*WHAT THE TASK ASKS*: Please rewrite the paragraph of the project description that begins "The evolutionary relationships between different organisms" as a short bulleted list that keeps its main facts.

*EXCERPTED PASSAGE*:
+--

My Project

The evolutionary relationships between different organisms and species are generally represented in the form of phylogenetic trees. Many thousands of trees can be derived by Biologists for the same group of organisms. The Robinson-Foulds (RF) distance is one commonly used metric for analysis these derived trees. It describes the difference between two trees spanning the same set of organisms. All of the RF distances between the trees in a tree set can be stored in an RF matrix and therefore are. These matrices have the upper hand over other methods of phylogenetic analyses, such as consensus trees, as they retain more information about the original tree space and thus lose relatively less biological significance in their formation. However, with larger tree sets, such matrices can become extremely large and thus impractical for use.

The goal of this research is to encourage the use of RF matrices in phyologenetic analyses by developing an application that allows users to interactively obtain information from extremely large RF matrices efficiently. A large RF matrix size is defined as one comprised of a data set of 100,000 trees or more. The type of information the user will be able to obtain from the matrix includes:

  • All tree pairs that are a certain RF distance or range apart
  • Basic statistical information (mean, median, mode, histogram, etc.) of the data in the matrix
  • (possibly) A visual representation of the input or output data set.
The exact measurement of efficiency is as yet undefined; however, it will be dependent upon minimizing time, memory, and disk usageā€”one of the main challenges of this project. It will be properly defined after the analysis of some initial results from the research.

I hope that application I create will encourage the use of distance matrices in phylogenetic analyses of large tree sets. At the end of this project I hope to have a running user interface that can at least accomplish the aforementioned goals in a timely manner. If successful, this project will specifically make research in the field of Phylogenetics easier for Biologists by allowing them to extract data of interest to them in large RF matrices easily. The statistical and (possibly) visual capabilities of this program may simplify the process of finding patterns in large RF matrices. These capabilities could also potentially be used as a guide to direct researchers towards the interesting or odd parts of the RF matrix that they are looking at or things that they might not have otherwise noticed due to the extremely large size of the original RF matrices. Other possible applications of this project include aid in the analysis of tree convergence heuristics and the evaluation of generated consensus trees. The data extracted can be used in the analysis of the different methods of tree generation. With some modification, this program could be used on any distance matrix in any research field.

+--

*DATA EXTRACTS*:
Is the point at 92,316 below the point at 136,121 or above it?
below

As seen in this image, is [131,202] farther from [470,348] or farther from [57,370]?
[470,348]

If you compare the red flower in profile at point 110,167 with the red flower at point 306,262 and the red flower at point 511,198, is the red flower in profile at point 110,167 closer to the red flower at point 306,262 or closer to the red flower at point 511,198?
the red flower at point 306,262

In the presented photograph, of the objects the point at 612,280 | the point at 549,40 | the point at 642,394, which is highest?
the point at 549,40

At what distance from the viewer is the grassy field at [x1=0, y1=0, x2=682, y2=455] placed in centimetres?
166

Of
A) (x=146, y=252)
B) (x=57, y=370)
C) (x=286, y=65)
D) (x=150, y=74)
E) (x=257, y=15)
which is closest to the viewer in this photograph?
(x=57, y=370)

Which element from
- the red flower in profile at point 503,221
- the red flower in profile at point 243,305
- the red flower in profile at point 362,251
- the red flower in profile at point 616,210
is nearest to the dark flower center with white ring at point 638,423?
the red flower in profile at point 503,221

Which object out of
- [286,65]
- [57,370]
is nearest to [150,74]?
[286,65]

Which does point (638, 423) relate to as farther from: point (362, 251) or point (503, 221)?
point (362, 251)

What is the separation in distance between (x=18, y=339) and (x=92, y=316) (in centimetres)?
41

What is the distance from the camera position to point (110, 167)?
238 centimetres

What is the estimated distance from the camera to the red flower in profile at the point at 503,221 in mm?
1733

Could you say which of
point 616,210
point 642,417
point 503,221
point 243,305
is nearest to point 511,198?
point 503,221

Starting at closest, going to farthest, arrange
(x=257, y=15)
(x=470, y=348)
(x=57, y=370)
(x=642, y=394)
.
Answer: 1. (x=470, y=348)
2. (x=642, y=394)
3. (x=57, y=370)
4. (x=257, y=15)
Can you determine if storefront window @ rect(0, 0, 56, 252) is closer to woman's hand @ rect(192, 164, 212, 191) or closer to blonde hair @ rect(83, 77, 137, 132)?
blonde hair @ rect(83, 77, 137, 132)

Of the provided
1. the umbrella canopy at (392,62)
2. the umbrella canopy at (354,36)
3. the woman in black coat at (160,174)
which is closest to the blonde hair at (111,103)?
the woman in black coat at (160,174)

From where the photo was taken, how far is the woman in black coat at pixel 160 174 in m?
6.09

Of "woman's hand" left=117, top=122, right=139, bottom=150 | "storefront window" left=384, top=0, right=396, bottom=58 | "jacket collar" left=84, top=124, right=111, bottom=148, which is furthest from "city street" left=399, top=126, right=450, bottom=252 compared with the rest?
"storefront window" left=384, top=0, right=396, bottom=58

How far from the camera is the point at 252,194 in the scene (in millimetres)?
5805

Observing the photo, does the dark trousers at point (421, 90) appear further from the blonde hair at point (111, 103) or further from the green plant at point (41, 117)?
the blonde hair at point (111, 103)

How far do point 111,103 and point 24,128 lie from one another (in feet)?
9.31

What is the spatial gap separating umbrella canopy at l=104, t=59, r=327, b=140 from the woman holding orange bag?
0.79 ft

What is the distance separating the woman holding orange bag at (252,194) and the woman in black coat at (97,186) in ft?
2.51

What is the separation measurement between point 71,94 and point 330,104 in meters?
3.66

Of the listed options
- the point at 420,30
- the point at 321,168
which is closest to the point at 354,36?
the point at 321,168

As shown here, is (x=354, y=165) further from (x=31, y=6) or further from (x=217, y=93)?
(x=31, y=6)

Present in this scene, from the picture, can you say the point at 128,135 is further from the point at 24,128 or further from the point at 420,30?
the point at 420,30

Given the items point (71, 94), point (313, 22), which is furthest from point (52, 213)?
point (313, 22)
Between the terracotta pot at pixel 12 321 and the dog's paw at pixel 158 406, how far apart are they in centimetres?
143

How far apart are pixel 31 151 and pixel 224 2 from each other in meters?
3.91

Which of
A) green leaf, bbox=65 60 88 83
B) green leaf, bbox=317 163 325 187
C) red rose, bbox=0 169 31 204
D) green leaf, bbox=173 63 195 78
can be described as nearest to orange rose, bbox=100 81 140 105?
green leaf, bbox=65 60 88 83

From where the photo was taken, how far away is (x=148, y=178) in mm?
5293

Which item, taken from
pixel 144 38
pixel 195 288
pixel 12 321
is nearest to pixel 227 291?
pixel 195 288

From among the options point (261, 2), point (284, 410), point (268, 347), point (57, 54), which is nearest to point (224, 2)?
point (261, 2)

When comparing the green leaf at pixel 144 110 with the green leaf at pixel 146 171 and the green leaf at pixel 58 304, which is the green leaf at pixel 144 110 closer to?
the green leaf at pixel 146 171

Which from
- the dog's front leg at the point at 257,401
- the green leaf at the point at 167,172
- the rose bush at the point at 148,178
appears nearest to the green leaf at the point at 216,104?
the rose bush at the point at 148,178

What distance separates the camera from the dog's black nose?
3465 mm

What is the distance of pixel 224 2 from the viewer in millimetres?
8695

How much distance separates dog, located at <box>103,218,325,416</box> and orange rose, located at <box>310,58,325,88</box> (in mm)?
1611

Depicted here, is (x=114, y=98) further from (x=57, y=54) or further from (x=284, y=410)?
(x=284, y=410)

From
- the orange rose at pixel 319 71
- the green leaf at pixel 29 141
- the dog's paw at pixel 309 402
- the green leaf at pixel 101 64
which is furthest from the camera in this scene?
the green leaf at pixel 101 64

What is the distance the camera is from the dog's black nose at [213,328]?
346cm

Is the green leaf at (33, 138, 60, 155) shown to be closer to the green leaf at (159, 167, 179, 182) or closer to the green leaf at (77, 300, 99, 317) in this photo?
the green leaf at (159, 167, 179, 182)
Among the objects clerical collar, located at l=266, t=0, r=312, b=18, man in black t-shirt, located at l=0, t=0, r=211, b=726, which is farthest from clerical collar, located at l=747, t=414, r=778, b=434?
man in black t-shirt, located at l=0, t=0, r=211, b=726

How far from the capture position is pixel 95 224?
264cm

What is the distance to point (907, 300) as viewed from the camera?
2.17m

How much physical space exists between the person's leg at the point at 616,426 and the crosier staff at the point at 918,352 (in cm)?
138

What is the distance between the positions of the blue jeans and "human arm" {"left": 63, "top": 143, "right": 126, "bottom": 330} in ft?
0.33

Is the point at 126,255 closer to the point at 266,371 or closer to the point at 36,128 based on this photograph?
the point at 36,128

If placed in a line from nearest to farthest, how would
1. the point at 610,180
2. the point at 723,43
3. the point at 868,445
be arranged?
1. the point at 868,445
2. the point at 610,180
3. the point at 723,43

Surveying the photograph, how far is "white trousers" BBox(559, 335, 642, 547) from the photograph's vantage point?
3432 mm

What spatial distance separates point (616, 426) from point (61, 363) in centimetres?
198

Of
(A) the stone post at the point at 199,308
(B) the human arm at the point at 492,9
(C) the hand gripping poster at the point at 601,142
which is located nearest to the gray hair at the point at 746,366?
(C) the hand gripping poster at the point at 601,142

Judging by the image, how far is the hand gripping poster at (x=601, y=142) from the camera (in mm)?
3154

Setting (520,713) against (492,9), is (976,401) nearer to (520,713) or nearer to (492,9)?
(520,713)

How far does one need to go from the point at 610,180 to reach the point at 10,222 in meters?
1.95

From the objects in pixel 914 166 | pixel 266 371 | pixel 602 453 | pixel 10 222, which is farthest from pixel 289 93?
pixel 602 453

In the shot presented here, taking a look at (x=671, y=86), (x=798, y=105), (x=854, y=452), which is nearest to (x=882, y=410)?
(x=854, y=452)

+--

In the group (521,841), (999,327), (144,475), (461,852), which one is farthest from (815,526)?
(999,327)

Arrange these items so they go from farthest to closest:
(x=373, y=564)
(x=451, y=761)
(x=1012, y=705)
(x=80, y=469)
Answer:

+--

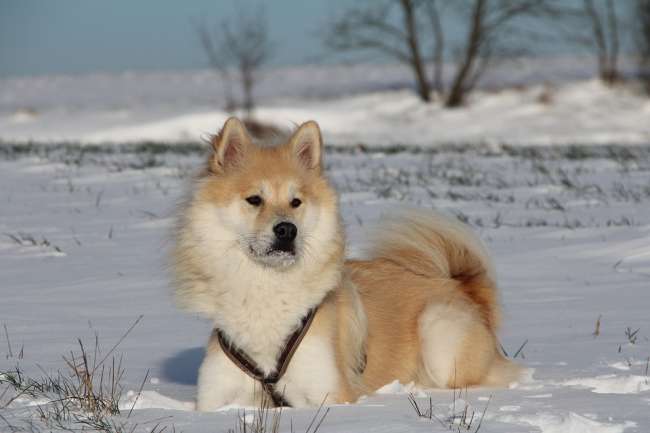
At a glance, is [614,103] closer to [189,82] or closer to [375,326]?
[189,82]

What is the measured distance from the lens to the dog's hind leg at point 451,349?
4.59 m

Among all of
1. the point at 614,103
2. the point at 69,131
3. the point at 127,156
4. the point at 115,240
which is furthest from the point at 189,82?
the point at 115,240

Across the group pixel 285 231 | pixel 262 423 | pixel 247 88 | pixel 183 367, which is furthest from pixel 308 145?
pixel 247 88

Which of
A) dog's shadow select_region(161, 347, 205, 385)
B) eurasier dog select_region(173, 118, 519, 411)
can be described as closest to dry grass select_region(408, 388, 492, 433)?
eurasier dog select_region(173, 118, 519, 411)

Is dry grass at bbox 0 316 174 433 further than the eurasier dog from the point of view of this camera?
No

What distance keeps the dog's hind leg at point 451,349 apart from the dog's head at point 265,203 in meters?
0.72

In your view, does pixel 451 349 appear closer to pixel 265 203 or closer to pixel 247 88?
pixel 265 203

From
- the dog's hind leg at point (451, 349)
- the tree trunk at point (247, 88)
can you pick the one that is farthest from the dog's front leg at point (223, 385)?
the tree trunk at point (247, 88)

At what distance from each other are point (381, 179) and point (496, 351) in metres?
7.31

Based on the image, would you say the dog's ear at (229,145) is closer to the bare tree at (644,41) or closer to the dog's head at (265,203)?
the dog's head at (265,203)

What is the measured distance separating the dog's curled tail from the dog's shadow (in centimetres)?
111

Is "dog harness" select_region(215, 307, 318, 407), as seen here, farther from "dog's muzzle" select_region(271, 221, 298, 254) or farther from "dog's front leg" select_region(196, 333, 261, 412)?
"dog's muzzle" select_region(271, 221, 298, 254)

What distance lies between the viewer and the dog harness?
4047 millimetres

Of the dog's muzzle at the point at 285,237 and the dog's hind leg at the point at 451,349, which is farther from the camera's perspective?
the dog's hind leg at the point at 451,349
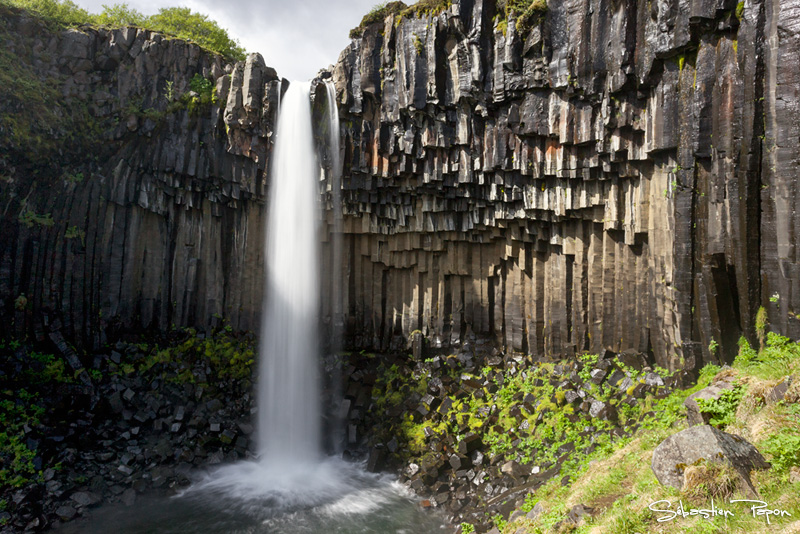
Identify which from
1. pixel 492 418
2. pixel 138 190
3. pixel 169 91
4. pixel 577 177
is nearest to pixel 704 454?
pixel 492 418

+--

*YOUR SOLUTION*:
- Phylogenetic trees generally represent the evolutionary relationships between organisms and species.
- Biologists can derive many thousands of trees for the same group of organisms.
- The Robinson-Foulds (RF) distance is a commonly used metric for analyzing these trees. It describes the difference between two trees spanning the same set of organisms.
- All RF distances between the trees in a tree set can be stored in an RF matrix.
- These matrices retain more information about the original tree space than other methods such as consensus trees, so they lose less biological significance.
- With larger tree sets, the matrices can become extremely large and impractical to use.